Dataset rows
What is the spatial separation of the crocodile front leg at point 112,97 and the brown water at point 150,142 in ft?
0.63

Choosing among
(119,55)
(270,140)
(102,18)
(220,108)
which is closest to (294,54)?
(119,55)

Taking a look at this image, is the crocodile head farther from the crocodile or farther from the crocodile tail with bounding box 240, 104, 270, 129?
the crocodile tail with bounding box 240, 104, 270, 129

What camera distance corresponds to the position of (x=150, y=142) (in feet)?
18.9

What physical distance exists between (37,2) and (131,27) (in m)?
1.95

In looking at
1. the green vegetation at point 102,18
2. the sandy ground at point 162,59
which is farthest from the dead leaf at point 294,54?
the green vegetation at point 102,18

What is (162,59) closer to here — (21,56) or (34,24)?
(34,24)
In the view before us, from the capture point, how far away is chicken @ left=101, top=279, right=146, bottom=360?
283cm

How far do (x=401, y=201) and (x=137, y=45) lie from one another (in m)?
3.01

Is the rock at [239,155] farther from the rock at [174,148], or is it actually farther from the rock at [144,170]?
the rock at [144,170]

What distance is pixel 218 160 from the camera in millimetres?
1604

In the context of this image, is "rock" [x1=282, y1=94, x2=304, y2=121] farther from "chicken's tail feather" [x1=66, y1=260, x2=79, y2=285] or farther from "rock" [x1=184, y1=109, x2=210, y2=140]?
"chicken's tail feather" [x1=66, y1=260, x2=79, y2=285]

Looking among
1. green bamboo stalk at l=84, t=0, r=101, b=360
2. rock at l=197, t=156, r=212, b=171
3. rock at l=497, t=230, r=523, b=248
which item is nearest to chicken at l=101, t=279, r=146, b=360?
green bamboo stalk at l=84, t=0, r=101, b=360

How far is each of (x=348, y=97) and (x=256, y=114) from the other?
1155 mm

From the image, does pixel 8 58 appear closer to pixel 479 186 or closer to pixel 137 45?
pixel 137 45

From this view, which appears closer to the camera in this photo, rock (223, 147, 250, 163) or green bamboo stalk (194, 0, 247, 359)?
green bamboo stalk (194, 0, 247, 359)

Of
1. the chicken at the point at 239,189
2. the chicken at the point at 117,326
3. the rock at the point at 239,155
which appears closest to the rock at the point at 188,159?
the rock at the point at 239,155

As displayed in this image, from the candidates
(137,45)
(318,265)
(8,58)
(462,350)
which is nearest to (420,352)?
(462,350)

■ WHAT THE EXERCISE ASKS:
Reproduce the lines of the material above verbatim, starting at the line that contains "How far is each" and ending at the final line of the material, with both ends included.

■ RESULT BELOW:
How far is each of (x=348, y=97) and (x=256, y=114) from the other?
1155 mm

From the image, does pixel 8 58 appear closer to pixel 479 186 or closer to pixel 137 45?
pixel 137 45

From this view, which appears closer to the camera in this photo, rock (223, 147, 250, 163) or green bamboo stalk (194, 0, 247, 359)?
green bamboo stalk (194, 0, 247, 359)

Of
1. the chicken at the point at 239,189
2. the chicken at the point at 117,326
3. the rock at the point at 239,155
which appears closest to the rock at the point at 188,159?
the rock at the point at 239,155

As displayed in this image, from the candidates
(137,45)
(318,265)
(8,58)
(462,350)
which is nearest to (420,352)?
(462,350)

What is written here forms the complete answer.